## CHALLENGE
Beginning with the line containing "What is the total" and ending with the last line of the records, set down every line exactly.

## RECORDS PROVIDED

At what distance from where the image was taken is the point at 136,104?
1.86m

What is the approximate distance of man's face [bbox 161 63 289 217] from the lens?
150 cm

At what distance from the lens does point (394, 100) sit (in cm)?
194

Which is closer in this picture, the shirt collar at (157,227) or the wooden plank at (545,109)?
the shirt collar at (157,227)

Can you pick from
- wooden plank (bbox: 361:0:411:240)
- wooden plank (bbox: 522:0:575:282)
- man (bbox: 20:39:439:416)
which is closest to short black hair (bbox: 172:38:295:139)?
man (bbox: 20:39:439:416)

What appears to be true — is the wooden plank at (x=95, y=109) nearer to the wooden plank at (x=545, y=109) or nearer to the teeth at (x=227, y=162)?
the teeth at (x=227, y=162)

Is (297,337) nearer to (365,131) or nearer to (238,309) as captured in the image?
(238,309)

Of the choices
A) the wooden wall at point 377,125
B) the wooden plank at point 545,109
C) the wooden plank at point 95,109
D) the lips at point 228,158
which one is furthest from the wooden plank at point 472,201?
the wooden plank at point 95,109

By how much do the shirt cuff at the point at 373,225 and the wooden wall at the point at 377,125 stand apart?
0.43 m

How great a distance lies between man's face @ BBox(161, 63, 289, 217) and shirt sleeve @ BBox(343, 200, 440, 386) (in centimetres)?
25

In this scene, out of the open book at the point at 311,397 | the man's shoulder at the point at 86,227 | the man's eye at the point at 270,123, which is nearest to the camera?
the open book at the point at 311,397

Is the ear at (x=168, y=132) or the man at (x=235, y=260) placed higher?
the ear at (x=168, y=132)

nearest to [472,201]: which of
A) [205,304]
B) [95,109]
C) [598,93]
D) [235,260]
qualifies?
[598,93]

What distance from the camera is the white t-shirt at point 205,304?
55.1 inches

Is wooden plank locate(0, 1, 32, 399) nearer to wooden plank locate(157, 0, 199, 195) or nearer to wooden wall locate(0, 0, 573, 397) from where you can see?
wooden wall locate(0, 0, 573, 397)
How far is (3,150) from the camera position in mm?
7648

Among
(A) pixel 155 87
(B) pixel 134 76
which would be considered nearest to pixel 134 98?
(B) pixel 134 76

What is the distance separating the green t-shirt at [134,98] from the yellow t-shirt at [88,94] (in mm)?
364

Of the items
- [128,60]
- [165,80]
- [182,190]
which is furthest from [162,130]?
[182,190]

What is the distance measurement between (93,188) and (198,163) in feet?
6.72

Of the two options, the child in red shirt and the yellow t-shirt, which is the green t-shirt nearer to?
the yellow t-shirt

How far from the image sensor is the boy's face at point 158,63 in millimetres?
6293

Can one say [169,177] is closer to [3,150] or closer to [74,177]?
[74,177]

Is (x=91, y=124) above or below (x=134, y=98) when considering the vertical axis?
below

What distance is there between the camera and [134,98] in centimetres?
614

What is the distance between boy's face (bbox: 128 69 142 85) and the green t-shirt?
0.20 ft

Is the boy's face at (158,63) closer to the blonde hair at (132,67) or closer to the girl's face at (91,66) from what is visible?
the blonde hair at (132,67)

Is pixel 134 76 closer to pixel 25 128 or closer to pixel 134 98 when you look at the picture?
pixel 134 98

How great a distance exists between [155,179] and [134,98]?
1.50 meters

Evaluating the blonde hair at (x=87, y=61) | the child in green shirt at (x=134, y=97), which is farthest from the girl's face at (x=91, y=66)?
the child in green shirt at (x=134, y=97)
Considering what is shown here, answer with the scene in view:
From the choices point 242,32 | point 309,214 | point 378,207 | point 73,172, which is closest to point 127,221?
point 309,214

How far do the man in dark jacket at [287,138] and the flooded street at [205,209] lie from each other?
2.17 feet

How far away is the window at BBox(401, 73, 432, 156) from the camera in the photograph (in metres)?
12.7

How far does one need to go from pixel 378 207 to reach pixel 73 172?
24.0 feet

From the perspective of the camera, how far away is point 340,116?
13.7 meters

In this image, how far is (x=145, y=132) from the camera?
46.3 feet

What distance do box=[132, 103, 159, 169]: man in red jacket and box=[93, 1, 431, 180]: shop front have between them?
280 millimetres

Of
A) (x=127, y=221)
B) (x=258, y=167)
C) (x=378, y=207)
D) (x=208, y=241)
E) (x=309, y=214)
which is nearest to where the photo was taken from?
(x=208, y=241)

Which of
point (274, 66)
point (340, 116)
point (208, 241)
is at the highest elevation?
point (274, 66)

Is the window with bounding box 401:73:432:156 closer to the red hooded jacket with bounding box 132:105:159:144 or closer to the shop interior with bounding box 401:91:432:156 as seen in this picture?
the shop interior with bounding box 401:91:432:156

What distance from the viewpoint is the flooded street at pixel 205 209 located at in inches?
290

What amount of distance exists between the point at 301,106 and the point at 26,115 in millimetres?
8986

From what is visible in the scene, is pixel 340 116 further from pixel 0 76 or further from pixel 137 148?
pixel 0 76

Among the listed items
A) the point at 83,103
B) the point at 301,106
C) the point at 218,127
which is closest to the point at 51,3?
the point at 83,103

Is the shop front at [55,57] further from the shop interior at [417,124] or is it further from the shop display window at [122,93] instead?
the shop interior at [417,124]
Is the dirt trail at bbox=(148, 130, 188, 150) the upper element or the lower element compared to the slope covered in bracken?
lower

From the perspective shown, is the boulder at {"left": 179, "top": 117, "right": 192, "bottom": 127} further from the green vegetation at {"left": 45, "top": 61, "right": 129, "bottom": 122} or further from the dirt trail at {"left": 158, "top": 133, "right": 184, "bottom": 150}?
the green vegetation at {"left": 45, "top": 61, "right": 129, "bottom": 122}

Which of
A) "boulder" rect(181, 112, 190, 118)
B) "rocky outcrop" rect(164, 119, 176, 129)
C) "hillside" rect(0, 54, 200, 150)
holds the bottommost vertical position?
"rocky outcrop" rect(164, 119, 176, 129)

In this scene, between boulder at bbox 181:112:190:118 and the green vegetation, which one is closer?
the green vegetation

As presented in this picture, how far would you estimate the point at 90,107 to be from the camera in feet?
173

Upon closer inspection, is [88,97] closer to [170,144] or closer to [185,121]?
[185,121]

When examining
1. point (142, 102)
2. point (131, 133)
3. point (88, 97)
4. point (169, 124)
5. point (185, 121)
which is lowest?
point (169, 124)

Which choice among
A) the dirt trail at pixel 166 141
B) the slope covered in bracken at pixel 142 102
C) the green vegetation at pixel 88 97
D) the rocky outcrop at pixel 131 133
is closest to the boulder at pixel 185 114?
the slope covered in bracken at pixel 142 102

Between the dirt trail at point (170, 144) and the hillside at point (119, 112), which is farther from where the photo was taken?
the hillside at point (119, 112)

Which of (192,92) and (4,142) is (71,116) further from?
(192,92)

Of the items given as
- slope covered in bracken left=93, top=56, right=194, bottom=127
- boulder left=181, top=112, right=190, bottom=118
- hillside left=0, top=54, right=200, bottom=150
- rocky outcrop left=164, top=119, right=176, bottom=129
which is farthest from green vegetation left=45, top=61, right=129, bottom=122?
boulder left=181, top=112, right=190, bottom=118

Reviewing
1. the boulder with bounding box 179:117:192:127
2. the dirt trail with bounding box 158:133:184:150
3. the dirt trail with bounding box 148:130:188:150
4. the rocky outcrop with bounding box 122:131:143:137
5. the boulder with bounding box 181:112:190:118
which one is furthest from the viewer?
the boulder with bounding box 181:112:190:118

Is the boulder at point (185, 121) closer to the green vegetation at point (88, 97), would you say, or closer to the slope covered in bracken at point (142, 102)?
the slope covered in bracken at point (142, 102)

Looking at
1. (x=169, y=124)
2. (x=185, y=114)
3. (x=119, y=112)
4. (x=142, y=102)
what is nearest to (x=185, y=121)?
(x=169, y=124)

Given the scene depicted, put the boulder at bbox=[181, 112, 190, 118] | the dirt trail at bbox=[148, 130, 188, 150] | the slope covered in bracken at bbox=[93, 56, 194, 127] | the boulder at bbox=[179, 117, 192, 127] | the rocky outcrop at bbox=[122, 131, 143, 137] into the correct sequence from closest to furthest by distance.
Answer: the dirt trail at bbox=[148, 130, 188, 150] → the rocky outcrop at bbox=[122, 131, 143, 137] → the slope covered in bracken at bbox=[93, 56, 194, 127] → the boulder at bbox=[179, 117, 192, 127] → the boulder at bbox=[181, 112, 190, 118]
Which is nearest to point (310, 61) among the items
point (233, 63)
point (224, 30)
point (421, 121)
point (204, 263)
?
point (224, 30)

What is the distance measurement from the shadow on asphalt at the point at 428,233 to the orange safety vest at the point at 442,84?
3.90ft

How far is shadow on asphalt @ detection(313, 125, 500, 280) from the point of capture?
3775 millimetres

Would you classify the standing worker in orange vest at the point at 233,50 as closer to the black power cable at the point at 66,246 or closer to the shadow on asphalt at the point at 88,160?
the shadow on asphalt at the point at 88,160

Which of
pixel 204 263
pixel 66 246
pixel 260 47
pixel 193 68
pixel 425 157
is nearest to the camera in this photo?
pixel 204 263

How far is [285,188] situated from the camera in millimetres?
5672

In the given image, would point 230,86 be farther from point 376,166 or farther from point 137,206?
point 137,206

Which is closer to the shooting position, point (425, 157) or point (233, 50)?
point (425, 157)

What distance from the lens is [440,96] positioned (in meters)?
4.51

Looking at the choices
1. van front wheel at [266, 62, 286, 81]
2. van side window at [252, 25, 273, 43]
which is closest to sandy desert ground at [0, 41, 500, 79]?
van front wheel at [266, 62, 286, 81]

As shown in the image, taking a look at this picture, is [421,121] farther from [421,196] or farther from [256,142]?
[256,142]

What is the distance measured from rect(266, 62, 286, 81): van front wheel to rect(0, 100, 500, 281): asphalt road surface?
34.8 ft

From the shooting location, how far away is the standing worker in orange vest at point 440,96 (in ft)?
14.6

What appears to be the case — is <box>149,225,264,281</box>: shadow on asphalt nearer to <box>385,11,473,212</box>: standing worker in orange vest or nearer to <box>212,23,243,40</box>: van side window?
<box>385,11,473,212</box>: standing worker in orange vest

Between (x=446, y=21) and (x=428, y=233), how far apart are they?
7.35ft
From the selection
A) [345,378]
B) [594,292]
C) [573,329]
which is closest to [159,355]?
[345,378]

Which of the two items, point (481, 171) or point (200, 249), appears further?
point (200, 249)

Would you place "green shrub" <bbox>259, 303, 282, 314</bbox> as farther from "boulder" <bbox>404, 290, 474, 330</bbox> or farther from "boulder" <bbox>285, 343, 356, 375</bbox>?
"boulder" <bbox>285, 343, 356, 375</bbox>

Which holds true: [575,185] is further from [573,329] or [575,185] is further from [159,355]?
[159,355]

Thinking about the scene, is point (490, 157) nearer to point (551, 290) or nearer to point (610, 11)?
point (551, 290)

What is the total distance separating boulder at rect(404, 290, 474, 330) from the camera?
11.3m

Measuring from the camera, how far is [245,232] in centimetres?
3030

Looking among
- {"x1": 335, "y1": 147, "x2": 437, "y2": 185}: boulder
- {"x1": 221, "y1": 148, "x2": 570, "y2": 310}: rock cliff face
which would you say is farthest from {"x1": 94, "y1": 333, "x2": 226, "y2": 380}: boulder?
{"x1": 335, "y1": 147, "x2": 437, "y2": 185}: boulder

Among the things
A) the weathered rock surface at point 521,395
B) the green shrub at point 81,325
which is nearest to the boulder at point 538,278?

## CORRECT OUTPUT
What is the total distance separating boulder at rect(404, 290, 474, 330) from the camera?
11.3m

Measuring from the camera, how far is [245,232] in centimetres?
3030

Looking among
- {"x1": 335, "y1": 147, "x2": 437, "y2": 185}: boulder
- {"x1": 221, "y1": 148, "x2": 570, "y2": 310}: rock cliff face
which would you say is farthest from {"x1": 94, "y1": 333, "x2": 226, "y2": 380}: boulder?
{"x1": 335, "y1": 147, "x2": 437, "y2": 185}: boulder

Among the things
A) the weathered rock surface at point 521,395
B) the green shrub at point 81,325
which is nearest to the boulder at point 538,278?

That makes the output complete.